Russian health officials are currently reporting the second fastest growing COVID-19 outbreak in the world after the United States seeing more than 10,000 cases daily for days in a row.


As of today, the total case count is 209,688, including only 1915 deaths.

With a case fatality of less than one percent, some are asking why this number is so low. The official numbers on cases and deaths don’t seem to line up with coronavirus trends seen elsewhere.

The Moscow Times explains in this report:

While the World Health Organization has published complicated guidelines for classifying coronavirus deaths, experts complained that they arrived late in the pandemic — on April 16 — when many countries had already made their own decisions on categorization. Plus, experts said, some countries had by then already counted the bulk of their deaths.

Belgium adopted the most liberal method for classifying coronavirus deaths. To take one example, the country records coronavirus deaths in nursing homes even if the virus was only suspected in the deceased, not confirmed. Unsurprisingly, its coronavirus mortality rate is the highest in the world.

Meanwhile, Italy and the United States — as well as many European countries — automatically classify deaths as caused by the coronavirus if the deceased tested positive.

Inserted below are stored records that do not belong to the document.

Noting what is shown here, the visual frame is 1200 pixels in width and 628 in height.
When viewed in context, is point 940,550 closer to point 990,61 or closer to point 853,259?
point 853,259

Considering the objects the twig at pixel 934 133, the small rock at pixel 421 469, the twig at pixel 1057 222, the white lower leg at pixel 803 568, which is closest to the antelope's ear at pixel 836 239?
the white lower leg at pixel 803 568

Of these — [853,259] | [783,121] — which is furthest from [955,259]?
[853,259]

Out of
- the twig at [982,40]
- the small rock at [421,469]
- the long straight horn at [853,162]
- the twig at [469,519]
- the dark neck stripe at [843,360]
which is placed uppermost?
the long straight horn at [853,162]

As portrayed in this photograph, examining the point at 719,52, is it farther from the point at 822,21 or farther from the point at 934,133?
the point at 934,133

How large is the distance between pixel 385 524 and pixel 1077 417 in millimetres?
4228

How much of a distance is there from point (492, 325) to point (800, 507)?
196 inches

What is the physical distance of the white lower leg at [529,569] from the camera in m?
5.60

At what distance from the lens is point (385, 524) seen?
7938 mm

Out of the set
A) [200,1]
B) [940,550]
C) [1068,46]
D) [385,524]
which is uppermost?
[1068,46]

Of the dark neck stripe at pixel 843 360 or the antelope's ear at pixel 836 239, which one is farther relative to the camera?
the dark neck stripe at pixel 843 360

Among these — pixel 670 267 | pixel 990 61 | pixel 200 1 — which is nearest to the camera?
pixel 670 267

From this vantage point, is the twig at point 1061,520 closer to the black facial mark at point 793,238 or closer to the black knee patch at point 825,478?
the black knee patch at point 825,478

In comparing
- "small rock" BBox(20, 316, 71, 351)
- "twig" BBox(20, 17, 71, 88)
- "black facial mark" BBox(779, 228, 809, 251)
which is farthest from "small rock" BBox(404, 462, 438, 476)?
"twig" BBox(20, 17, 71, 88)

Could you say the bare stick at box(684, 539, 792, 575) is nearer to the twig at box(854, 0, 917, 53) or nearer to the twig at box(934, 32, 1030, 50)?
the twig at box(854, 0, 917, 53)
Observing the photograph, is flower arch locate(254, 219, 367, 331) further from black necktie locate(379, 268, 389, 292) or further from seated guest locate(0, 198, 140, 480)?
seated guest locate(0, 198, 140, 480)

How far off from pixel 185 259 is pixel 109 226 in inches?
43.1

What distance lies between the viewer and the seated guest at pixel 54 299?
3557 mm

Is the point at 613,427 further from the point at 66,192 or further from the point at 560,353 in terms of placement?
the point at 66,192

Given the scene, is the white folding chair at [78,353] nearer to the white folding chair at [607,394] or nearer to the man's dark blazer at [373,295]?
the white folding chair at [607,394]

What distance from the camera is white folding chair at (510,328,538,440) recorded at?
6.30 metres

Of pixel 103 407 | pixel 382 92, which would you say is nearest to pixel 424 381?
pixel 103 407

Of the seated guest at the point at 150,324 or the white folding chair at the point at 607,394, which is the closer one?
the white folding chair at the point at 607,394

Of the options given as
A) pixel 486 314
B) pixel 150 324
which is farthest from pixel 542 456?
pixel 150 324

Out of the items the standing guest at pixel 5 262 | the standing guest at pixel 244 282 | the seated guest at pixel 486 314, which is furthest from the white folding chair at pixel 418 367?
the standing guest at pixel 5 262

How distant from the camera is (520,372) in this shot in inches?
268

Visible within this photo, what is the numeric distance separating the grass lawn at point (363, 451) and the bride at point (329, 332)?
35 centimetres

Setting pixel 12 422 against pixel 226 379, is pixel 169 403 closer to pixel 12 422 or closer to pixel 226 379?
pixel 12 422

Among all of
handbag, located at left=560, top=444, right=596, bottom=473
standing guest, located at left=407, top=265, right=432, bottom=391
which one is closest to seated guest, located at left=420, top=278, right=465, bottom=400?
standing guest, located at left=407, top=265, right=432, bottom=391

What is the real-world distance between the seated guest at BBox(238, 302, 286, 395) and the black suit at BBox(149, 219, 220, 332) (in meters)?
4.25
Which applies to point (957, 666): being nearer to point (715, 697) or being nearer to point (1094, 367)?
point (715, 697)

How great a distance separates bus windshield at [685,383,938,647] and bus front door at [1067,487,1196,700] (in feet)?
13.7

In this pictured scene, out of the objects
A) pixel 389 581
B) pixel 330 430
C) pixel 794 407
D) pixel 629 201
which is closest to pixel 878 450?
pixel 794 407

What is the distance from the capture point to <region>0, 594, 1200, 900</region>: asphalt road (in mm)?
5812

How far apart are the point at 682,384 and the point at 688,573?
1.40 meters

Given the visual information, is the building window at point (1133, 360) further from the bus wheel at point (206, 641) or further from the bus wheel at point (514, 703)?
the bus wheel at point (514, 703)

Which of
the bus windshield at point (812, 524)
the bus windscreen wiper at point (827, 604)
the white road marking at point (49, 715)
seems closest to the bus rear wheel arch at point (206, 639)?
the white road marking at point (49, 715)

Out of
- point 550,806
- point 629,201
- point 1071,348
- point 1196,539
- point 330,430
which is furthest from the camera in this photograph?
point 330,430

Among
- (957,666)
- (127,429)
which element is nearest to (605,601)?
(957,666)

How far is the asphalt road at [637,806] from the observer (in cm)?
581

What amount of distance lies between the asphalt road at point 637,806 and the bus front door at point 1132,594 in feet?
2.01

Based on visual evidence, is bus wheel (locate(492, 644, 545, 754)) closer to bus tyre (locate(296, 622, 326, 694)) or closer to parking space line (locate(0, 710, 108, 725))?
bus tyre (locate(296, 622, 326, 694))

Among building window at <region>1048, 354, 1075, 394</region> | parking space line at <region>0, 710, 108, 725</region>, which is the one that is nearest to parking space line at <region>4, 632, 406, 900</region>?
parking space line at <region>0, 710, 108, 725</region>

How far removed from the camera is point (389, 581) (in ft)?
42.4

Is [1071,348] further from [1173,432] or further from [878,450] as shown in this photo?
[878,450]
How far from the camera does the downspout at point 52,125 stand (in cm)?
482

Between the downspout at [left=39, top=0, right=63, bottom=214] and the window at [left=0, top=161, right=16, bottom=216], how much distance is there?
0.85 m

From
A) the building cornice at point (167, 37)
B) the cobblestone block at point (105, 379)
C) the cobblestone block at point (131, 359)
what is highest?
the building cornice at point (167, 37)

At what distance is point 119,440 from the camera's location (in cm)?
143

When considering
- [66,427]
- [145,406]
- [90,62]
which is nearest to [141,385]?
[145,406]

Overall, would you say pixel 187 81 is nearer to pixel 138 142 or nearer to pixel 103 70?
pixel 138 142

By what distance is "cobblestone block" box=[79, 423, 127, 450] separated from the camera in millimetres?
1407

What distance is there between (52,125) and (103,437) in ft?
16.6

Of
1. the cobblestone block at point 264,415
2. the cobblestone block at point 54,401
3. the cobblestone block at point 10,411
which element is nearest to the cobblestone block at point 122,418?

Russia falls on the more conservative end of the spectrum. The country has continued relying on its traditional method of determining the underlying cause of death that sees it carry out autopsies in up to 70% of deaths compared with about 10% in many European countries, said Sergei Timonin, a demographer with the Higher School of Economics.

According to Health Ministry guidelines, “in the absence of clinical manifestations and pathological changes, especially in the lungs” as a result of the virus, Covid-19 is not listed as the cause of death.